This document describes how Vitess routes queries to healthy tablets. It is meant to be up to date with the current status of the code, and describe possible extensions we're working on.
Vtgate receives queries from the client. Depending on the API, it has:
- The shard to execute the query on.
- The Keyspace Id to use.
- Enough routing information with the VSchema to figure out the Keyspace Id.
At this point, vtgate has a cache of the SrvKeyspace object for each keyspace, that contains the shard map. Each SrvKeyspace is specific to a cell. Vtgate retrieves the SrvKeyspace for the current cell, and uses it to find out the shard to use.
The SrvKeyspace object contains the following information about a Keyspace, for a given cell:
- The served_from field: for a given tablet type (master, replica, read-only), another keyspace is used to serve the data. This is used for vertical resharding.

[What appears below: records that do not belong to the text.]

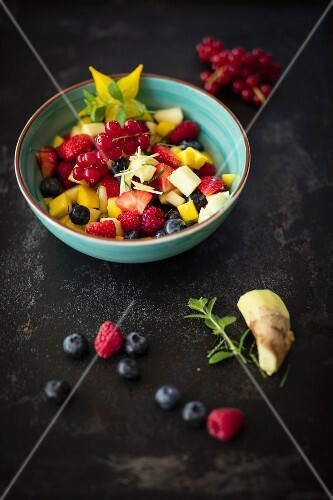 Colourful fruit salad with ginger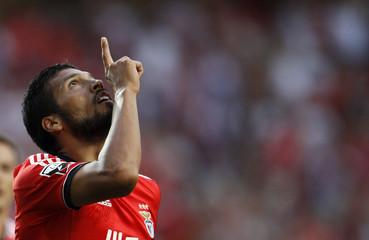 Benfica's Garay celebrate his goal against Pacos Ferreira during their Portuguese Premier League match in Lisbon
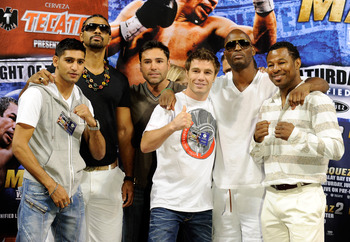 LAS VEGAS - JULY 30:  (L-R) Boxers Amir Khan, David Haye, Oscar De La Hoya, Michael Katsidis, Bernard Hopkins and Shane Mosley appear during the official weigh-in for WBA/WBO lightweight champion Juan Manuel Marquez and Juan Diaz at the Mandalay Bay Event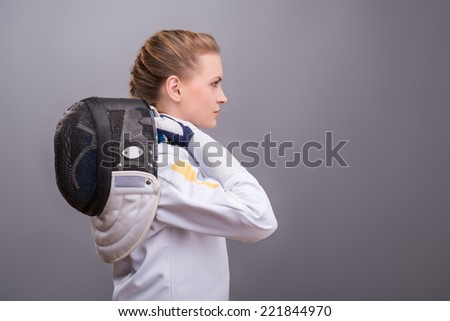 Half-length portrait of pretty serious girl wearing fencing costume standing aside holding her fencing mask on her shoulder. Isolated on dark background - stock photo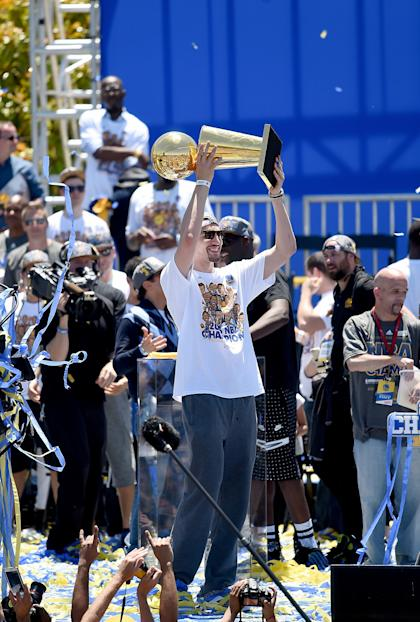 OAKLAND, CA - JUNE 19:  Klay Thompson #11 of the Golden State Warriors holding the Larry O'Brien Trophy celebrates with his teammates at The Henry J. Kaiser Convention Center during thier Victory Parade and Rally on June 19, 2015 in Oakland, California.  (Photo by Thearon W. Henderson/Getty Images)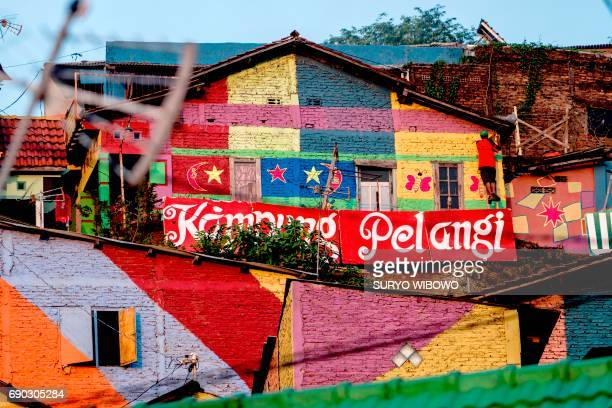 This picture taken on May 23 2017 shows an Indonesian hamlet dubbed 'the rainbow village' in Semarang central Java that has become an internet...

- The partitions field: for a given tablet type (master, replica, read-only), the list of shards to use. This can change when we perform horizontal resharding.
Both these fields are cell and tablet type specific, as when we reshard (horizontally or vertically), we have the option to migrate serving of any type in any cell forward or backward (with some constraints).
Note that the VSchema query engine uses this information in slightly different ways that the older API, as it needs to know if two queries are on the same shard, for instance.
Each tablet is responsible for figuring out its own status and health. When a tablet is considered for serving, a StreamHealth RPC is sent to the tablet. The tablet in turn returns:
- Its keyspace, shard and tablet type.
- If it is serving or not (typically, if the query service is running).
- Realtime stats about the tablet, including the replication lag.
- the last time it received a 'TabletExternallyReparented' event (used to break ties during reparents).
- The tablet alias of this tablet (so the source of the StreamHealth RPC can check it is the right tablet, and not another table that restarted on the same host / port, as can happen in container environments).
That information is updated on a regular basis (every health check interval, and when something changes), and streamed back.
The go/vt/discovery module provides libraries to keep track of the health of a group of tablets.
As an input, it needs the list of tablets to watch. The TopologyWatcher object is responsible for finding the tablets to watch. It can watch:
- All the tablets in a cell. Uses polling of the
tablets/
directory of the topo service in that cell to figure out a list. - The tablets for a given cell / keyspace / shard. It polls the ShardReplication object.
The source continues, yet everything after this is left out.